When we’ve seen a governor resign in a prostitution scandal and a state attorney general accused of beating women, it’s understandable that we hardly bat an eye when a former First Lady turned Senator turned failed Presidential candidate shares the stage with a son-of-a-governor turned cabinet secretary turned failed politician turned governor.

But it’s still worth noting how the worm has turned. Sixteen years ago, Hillary Clinton pointedly snubbed Andrew Cuomo when they were both visiting the State Fair in Syracuse. Then-Senator Clinton was a  Democratic diva while Cuomo’s campaign for governor was foundering against the rocks of Democratic rival Carl McCall. While Clinton officially was staying neutral in the race (after all, Cuomo served as a cabinet secretary for her husband for four years), it was clear she was rooting for McCall, the highest-elected African-American official in state history. Less than a quarter of a mile away from Cuomo, Clinton kept her distance that day.

Two failed presidential campaigns later and a remarkable series of events in state politics have led to a reversal in fortune. Hillary Clinton is now a private citizen while Andrew Cuomo is a second-term governor who was overwhelmingly re-nominated for his job by delegates at the convention yesterday.

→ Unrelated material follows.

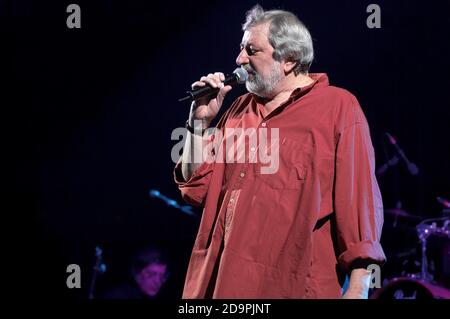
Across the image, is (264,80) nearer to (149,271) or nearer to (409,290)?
(409,290)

Clinton still got a spotlight as the keynote speaker and she used it to take a swipe at the current president by quoting her predecessor in the Senate, Daniel Patrick Moynihan.

“Everyone is entitled to his own opinion, but not his own facts,’’ is the Moynihan mantra that was almost wearily repeated by Clinton. In an odd touch, the governor presented Clinton with a bouquet after the speech and they briefly illuminated the stage with their shared star power.

Earlier in the day, Matilda Cuomo seconded the nomination of her son and invoked the memory of her husband, the late Mario Cuomo, who for twelve years lived in the same room in the governor’s mansion that’s now occupied by his son.

It’s easy to forget that in a different lifetime, Hillary Clinton’s husband was apologizing to Matlida Cuomo’s husband for agreeing that the New York governor acted like a “mafioso.”

And the ultimate make-good apology that was later offered by Hillary Clinton’s husband to Matilda Cuomo’s husband was a Supreme Court seat – a seat that was turned down in favor of a failed attempt at a fourth run for governor in 1994.

Politics is filled with wistful “what-ifs” and tortured histories and they were there lurking in the shadows in a sports complex at a university on Long Island.

In the end, Hillary got flowers while Andrew Cuomo took home 95 percent of the vote.